▶ Written task
Reproduce, word for word, the lines of the material that begin with the one containing "What distance would" and run through the final line of the material.

▶ Extracted records
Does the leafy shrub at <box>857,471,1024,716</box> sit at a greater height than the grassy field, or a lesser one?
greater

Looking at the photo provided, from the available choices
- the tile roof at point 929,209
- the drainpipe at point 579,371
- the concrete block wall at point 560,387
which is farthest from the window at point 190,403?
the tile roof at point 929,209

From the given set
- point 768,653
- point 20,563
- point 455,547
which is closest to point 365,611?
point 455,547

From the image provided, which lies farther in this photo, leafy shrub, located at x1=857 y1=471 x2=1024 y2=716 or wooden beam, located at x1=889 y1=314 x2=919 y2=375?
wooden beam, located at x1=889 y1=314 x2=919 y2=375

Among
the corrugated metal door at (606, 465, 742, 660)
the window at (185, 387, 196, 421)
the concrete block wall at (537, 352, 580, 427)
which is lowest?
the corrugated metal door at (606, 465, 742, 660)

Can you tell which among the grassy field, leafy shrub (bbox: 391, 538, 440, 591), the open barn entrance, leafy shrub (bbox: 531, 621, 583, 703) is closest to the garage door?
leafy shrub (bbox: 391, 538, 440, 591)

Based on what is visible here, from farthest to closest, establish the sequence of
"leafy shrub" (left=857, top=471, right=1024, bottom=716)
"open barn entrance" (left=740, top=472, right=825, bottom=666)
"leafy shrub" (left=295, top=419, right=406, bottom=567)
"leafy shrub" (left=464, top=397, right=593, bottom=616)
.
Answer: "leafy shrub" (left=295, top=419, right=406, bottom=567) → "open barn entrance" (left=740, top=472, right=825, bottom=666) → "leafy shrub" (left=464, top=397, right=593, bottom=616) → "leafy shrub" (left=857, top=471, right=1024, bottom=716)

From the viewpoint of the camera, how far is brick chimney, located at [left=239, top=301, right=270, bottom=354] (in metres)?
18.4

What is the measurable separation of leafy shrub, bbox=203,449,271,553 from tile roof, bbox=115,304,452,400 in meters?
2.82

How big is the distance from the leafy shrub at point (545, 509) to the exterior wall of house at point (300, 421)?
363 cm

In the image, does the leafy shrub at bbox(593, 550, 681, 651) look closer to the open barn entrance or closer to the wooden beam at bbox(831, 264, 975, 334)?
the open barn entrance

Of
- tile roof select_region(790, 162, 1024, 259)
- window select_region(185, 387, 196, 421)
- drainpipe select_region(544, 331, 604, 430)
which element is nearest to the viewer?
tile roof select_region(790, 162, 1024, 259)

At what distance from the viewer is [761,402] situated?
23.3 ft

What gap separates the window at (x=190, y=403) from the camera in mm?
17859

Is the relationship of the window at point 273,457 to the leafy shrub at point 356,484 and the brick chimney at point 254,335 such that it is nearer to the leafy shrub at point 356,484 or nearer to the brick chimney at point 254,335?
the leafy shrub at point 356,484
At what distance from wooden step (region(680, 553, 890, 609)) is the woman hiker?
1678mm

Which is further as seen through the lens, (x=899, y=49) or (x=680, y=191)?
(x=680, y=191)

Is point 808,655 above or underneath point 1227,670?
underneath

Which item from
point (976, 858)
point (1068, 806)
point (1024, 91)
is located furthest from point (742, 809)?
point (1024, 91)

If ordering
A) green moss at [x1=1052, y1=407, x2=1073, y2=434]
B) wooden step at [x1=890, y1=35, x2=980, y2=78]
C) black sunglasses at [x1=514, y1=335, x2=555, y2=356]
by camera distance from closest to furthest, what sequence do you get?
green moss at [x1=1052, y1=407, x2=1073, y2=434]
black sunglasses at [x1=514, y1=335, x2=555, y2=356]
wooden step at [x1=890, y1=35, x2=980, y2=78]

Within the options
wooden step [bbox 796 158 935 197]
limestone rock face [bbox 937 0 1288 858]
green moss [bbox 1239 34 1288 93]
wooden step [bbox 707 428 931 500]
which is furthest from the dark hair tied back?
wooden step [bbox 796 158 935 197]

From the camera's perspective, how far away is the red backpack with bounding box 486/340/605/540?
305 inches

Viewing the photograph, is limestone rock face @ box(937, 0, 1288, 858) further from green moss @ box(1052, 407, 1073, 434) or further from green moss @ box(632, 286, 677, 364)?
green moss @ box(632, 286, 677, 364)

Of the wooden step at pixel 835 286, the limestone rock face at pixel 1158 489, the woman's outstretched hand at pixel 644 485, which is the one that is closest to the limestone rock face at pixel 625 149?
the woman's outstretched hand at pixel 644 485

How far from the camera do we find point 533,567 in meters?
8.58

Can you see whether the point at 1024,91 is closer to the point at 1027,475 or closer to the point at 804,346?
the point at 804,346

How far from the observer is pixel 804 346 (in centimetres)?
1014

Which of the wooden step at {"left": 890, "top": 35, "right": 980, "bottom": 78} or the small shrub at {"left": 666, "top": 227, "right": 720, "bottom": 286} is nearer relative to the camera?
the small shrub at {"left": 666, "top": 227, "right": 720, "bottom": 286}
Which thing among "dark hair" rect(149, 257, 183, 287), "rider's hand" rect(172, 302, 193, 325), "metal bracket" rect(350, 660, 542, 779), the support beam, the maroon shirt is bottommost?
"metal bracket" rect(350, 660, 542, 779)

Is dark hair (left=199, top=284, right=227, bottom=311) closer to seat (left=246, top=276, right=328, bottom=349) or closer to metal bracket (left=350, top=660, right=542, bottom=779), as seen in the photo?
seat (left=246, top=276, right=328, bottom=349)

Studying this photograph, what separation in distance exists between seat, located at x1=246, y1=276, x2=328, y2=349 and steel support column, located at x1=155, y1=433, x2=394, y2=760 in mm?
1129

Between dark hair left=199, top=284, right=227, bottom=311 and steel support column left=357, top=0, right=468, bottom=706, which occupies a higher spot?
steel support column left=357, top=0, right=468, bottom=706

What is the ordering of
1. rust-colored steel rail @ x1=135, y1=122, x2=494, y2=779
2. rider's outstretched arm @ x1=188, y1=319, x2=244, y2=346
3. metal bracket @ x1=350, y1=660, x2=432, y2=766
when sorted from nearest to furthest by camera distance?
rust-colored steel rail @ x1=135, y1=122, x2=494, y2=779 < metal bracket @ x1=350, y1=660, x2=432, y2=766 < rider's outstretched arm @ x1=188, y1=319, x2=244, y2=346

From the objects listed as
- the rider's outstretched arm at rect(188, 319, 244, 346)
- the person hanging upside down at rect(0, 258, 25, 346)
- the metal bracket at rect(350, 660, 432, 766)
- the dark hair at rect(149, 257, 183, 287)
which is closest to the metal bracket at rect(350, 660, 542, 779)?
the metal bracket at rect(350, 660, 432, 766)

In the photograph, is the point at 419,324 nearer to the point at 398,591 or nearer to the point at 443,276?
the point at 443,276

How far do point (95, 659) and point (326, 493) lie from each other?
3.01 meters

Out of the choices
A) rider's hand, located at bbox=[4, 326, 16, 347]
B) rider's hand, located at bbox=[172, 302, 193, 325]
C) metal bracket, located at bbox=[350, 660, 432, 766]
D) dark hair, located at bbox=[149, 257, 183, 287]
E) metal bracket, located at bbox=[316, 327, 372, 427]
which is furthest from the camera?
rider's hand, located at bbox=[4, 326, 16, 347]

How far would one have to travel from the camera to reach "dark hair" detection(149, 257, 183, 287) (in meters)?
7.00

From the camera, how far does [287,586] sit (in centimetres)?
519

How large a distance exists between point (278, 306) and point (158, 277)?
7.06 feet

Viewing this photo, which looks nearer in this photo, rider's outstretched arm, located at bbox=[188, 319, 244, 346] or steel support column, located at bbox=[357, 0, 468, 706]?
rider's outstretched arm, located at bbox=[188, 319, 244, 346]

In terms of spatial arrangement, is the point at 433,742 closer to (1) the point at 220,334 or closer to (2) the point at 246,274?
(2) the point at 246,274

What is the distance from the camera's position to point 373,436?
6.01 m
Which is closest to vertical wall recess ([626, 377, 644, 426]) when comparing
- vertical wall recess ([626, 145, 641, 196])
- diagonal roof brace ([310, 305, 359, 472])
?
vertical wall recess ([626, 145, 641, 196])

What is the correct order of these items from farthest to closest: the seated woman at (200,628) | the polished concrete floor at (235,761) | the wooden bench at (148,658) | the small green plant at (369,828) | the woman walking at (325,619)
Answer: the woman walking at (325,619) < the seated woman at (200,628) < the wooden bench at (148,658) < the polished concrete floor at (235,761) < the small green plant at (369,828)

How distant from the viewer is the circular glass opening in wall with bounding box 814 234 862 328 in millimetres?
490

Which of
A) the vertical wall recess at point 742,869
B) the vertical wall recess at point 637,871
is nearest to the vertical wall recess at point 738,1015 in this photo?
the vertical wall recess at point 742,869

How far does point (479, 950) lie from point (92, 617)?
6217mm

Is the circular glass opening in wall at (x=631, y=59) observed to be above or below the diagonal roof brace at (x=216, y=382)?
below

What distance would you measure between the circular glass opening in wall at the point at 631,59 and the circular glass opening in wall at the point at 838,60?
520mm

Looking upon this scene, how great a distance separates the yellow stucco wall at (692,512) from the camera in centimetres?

▶ Written solution
What distance would you measure between the circular glass opening in wall at the point at 631,59 and the circular glass opening in wall at the point at 838,60?
520mm

Looking upon this scene, how great a distance separates the yellow stucco wall at (692,512) from the camera in centimetres?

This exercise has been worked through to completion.